Restoring is different if one node was lost or the entire cluster went
down.

*If one node went down*, I would probably not use the restore, but just
have another node replacing the failed node, this way no data gap, all the
data should make its way to the node through the streaming process
(standard replace node in Cassandra).

*If all the nodes data is wrong* due to a user action (typically a bad
delete, a big "PEBKAC" of some kind), then it's about stopping all the
nodes, cleaning the '/data/ks/table/*', putting latest correct snapshots
taken from this node in there and restarting all the nodes. This imply a
downtime and a data loss of course.

*Also if for some reason old nodes are not accessible *(a major hardware
outage), it is good to have the schema (from one node, all the nodes should
have the same schema) and snapshots from the old cluster out of the
cluster. If old nodes are using the same tokens than previous nodes,
distribute SSTable copying data from the old to the new node, picking the
right nodes depending on the token they use. If that's not straightforward
(using vnodes), then using a SSTable loader is possible, but probably
slower, inducing a bigger downtime.


Some tools and documentation are helping with this topic:

Datastax doc:
https://docs.datastax.com/en/cassandra/3.0/cassandra/operations/opsBackupRestore.html
Tablesnap / Cassback are old tools that were meant to make backup / restore
more easy. I never used them, so I'll let you judge these tools.


Finally I had to work on backup / restore recently on AWS, using EBS.
The option we took is to snapshot the '/data' volume entirely regularly
using AWS snapshots. So we have a copy of each volume, following our backup
policy. Snapshot on AWS are incremental, which allow relatively cheap
frequent backups, even though AWS snapshots are probably a bit expensive
overall.
With this technique restore is really straightforward. We create a new node
(or use the existing one that is to be restored), also create a new EBS
volume from the snapshot taken from the old node, and attach this new
volume to a the newly created node. When the nodes starts, it got all the
data, *including the system keyspace*. So the node know about the token it
owns (even when using vnodes), about the schema, other nodes token ranges
etc.
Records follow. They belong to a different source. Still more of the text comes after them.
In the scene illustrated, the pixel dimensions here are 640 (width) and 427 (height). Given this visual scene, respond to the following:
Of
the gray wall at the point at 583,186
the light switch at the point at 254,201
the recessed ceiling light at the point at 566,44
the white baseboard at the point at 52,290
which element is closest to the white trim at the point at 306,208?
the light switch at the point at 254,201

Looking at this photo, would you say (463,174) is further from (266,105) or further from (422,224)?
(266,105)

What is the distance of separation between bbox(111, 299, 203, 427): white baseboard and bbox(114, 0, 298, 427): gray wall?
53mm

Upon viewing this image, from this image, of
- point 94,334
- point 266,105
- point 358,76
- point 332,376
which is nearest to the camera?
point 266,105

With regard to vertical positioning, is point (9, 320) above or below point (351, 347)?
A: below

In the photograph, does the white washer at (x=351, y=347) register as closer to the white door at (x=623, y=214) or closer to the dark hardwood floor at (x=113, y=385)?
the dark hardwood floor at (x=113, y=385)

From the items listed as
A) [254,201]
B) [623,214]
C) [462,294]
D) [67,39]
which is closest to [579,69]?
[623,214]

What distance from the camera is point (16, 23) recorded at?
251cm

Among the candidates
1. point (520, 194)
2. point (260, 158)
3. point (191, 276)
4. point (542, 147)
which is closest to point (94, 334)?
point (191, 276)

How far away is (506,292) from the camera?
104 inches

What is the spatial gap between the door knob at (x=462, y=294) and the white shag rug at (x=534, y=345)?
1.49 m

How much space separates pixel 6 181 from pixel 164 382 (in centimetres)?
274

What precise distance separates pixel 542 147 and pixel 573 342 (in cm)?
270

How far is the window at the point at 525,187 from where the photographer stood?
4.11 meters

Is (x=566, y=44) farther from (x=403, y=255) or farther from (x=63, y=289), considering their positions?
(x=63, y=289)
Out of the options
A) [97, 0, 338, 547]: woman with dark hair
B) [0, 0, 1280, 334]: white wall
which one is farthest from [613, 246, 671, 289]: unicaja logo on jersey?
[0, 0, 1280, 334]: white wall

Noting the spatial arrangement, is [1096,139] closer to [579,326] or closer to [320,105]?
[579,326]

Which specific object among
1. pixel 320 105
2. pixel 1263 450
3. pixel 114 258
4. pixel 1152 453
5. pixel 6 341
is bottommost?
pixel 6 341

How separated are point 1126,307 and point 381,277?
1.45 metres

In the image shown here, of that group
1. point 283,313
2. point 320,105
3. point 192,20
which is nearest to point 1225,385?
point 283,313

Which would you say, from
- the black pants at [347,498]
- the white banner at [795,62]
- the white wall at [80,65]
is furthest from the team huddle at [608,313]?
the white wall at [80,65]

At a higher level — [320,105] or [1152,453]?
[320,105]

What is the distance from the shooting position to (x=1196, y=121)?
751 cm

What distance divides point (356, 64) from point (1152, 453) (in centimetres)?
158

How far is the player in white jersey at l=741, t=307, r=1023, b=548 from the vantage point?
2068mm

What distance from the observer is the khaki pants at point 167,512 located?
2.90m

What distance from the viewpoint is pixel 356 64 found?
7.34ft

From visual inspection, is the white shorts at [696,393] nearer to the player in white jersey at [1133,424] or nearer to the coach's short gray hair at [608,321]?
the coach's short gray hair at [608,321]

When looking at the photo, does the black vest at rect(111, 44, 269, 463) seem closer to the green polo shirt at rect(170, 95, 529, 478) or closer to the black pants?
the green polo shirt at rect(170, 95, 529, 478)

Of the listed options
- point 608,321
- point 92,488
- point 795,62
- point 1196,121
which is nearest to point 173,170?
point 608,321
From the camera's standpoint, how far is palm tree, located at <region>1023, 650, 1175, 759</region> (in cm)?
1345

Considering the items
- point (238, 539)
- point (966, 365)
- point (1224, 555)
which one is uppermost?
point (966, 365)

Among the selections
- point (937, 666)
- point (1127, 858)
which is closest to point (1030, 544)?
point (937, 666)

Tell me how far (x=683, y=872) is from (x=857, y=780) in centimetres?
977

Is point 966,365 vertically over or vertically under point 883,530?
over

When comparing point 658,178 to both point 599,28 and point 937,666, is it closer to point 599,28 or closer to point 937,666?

We tested this solution quite successfully with Cassandra 2.1, using
same DC / cluster name in the 2 clusters but using distinct seeds (actually
in our test, the 2 clusters were using 2 distinct networks at not able to
talk anyway).

Maybe can this latest solution be applied out of AWS, just snapshot the
whole '/data' folder, then put it back in the same node after wiping out
the previous content, or directly using another node, and then just
starting Cassandra.

I never read about the technique described above, so even though our tests
were successful I encourage you to act carefully if going this path. Maybe
should you consider performing tests as well copying the entire Cassandra
'/data' folder to a new cluster, configured like the first one, just using
distinct seeds and starting the nodes like this. If this works, it would
solve all the schema and token range ownership considerations as the token
informations for each node are shipped alongside the data, in
'/data/system/'.

Good luck with this topic,

C*heers
-----------------------
Alain Rodriguez - @arodream - alain@thelastpickle.com
France / Spain

The Last Pickle - Apache Cassandra Consulting
http://www.thelastpickle.com


2017-11-22 13:25 GMT+00:00 Akshit Jain <ak...@iiitd.ac.in>:

> What is the correct process to backup and restore in cassandra?
> Should we do backup node by node like first schema backup from all the
> nodes then all other stuff?
> In restore the schema should be restored on one node or all the nodes
> again?It will give Already Exists Exception but still what's the correct
> process which is followed in production?
>